- _DATA SHOWN_

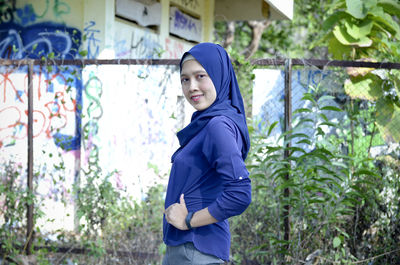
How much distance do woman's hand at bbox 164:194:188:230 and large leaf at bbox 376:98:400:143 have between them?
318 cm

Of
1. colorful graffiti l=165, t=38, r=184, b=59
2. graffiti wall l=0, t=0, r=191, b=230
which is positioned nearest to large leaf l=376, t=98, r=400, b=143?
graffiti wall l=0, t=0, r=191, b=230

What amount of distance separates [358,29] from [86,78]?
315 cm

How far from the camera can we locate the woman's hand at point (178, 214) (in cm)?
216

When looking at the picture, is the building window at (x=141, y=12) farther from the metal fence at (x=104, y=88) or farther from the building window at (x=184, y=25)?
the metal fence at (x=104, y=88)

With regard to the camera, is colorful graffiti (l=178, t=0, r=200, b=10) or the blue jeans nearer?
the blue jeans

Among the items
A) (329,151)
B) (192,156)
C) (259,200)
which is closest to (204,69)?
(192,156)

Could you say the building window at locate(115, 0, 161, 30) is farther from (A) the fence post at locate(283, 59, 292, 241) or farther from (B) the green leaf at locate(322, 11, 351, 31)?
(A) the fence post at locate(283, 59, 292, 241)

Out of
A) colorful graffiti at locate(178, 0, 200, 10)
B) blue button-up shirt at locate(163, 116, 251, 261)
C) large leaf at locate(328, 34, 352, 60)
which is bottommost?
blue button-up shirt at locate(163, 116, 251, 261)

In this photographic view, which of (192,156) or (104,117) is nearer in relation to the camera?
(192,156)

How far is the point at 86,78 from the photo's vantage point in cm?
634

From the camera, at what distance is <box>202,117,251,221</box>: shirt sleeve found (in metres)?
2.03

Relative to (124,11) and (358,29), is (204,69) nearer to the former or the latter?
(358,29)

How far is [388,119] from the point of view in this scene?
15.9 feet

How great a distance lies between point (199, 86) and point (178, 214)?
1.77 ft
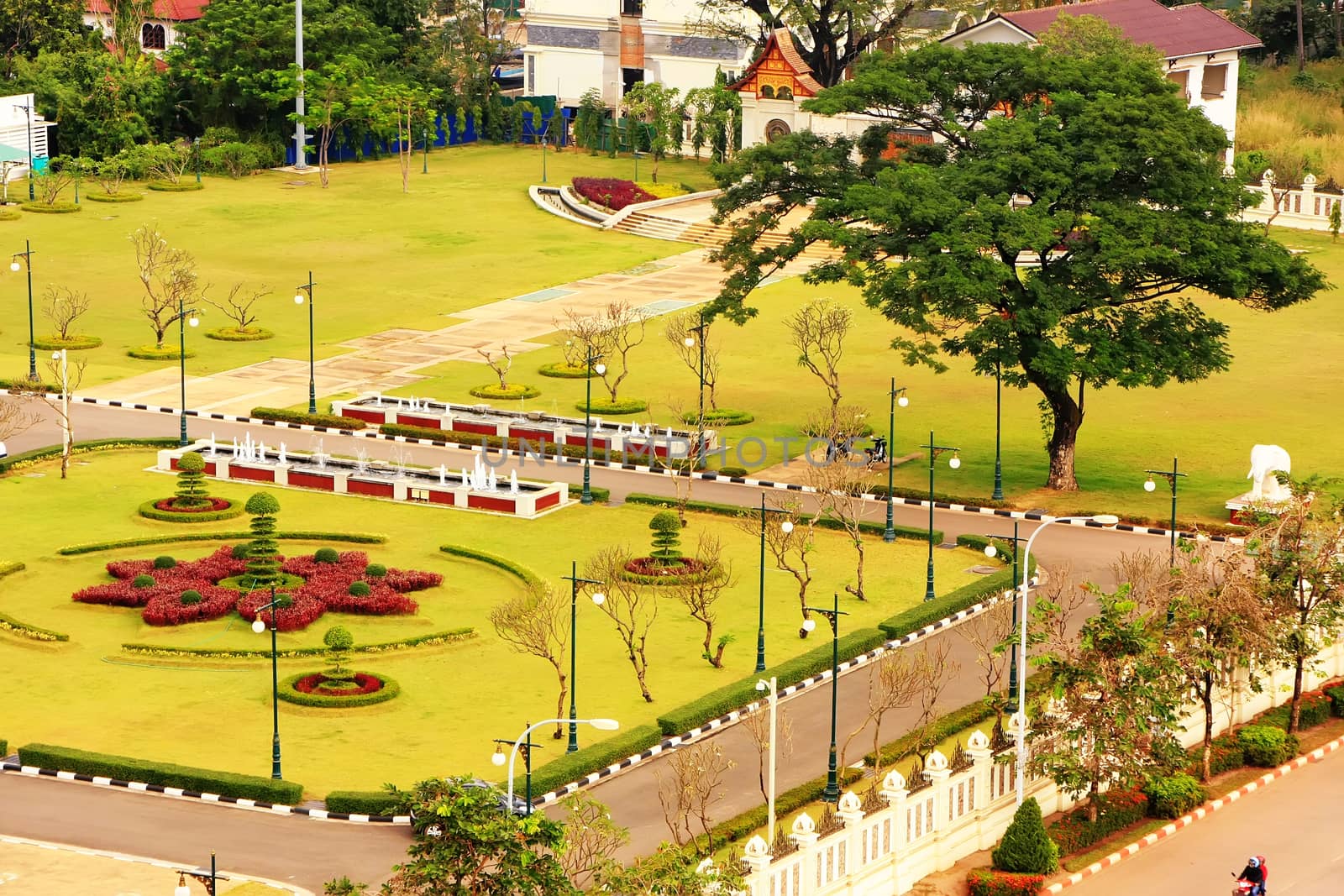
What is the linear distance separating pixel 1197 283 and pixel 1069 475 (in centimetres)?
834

--

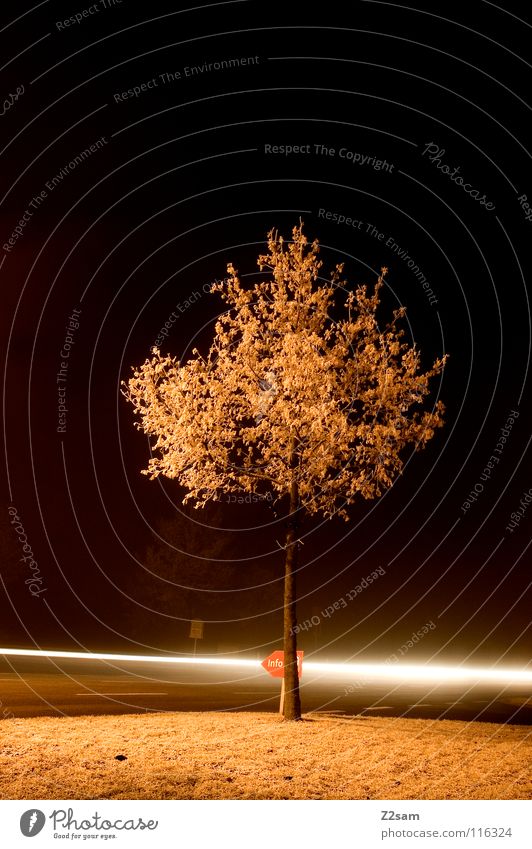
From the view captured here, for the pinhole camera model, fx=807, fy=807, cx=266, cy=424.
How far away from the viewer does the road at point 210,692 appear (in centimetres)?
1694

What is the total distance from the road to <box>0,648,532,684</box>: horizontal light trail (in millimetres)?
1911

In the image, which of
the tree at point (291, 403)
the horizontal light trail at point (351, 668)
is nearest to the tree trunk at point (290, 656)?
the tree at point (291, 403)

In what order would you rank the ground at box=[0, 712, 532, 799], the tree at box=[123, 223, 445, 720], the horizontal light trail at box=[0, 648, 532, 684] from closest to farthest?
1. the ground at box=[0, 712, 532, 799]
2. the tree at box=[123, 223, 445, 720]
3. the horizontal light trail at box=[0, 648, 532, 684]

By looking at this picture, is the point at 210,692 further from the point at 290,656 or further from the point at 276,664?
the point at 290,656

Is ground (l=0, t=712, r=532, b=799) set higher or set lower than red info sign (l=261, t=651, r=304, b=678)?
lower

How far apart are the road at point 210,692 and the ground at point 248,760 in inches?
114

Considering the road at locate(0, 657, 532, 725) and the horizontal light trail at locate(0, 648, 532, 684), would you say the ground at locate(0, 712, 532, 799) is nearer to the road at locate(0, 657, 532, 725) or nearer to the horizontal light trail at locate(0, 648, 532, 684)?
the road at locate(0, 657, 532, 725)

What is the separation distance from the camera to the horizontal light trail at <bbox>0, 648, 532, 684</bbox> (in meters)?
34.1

---

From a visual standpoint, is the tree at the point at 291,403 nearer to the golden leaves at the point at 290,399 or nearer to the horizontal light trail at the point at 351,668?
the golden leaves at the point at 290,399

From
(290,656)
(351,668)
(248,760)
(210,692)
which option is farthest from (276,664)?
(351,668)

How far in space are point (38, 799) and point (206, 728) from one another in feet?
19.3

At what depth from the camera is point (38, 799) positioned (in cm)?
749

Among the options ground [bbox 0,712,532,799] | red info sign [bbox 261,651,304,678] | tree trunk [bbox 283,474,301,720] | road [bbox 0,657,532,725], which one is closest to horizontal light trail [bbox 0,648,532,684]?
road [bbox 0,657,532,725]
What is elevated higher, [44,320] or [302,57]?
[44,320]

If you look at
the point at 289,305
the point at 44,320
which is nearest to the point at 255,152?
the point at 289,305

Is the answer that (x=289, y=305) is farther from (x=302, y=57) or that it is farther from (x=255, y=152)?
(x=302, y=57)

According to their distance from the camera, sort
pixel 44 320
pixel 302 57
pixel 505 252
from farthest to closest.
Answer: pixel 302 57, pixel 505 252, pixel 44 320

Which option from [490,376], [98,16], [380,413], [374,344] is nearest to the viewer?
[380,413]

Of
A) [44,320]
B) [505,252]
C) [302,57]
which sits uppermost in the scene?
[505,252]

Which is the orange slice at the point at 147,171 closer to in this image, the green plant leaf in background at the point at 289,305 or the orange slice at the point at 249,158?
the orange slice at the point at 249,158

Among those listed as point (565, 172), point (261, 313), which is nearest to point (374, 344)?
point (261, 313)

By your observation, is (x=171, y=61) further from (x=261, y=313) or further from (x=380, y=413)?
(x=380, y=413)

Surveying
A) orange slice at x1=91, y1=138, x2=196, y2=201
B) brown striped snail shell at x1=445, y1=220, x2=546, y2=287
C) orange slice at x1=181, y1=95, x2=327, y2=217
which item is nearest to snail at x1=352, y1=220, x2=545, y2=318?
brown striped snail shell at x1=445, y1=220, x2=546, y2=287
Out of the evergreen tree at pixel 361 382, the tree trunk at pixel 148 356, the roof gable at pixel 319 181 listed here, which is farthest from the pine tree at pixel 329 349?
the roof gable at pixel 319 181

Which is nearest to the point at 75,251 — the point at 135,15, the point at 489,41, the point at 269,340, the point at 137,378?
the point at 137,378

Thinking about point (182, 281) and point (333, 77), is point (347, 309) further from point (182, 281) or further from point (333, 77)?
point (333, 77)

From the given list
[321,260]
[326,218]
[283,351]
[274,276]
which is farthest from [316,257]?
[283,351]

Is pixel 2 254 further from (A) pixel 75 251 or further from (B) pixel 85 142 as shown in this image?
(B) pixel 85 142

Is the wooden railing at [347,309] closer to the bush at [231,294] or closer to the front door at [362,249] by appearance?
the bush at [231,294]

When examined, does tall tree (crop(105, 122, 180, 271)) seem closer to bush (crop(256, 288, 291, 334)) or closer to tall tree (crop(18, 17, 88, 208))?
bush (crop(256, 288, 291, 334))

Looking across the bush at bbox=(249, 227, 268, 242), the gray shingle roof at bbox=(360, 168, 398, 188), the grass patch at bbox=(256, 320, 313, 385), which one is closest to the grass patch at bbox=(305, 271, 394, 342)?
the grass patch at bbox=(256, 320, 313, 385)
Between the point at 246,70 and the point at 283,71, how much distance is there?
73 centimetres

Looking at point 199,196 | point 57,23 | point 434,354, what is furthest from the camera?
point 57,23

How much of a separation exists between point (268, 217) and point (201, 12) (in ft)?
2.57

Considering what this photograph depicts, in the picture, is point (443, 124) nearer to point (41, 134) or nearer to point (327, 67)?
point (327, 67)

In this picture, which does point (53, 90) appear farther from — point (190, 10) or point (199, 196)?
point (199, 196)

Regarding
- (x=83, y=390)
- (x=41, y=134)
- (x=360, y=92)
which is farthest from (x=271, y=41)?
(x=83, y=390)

- _TASK BRIEF_
Retype everything in the listing from the line containing "In the image, which of" down to the line containing "3. the horizontal", both of those lines included, without changing a character.

- _FINISHED EXERCISE_
In the image, which of
the tree at point (291, 403)
the horizontal light trail at point (351, 668)
is nearest to the tree trunk at point (290, 656)?
the tree at point (291, 403)

In what order would you rank the ground at box=[0, 712, 532, 799], the tree at box=[123, 223, 445, 720], the horizontal light trail at box=[0, 648, 532, 684] from closest to farthest?
1. the ground at box=[0, 712, 532, 799]
2. the tree at box=[123, 223, 445, 720]
3. the horizontal light trail at box=[0, 648, 532, 684]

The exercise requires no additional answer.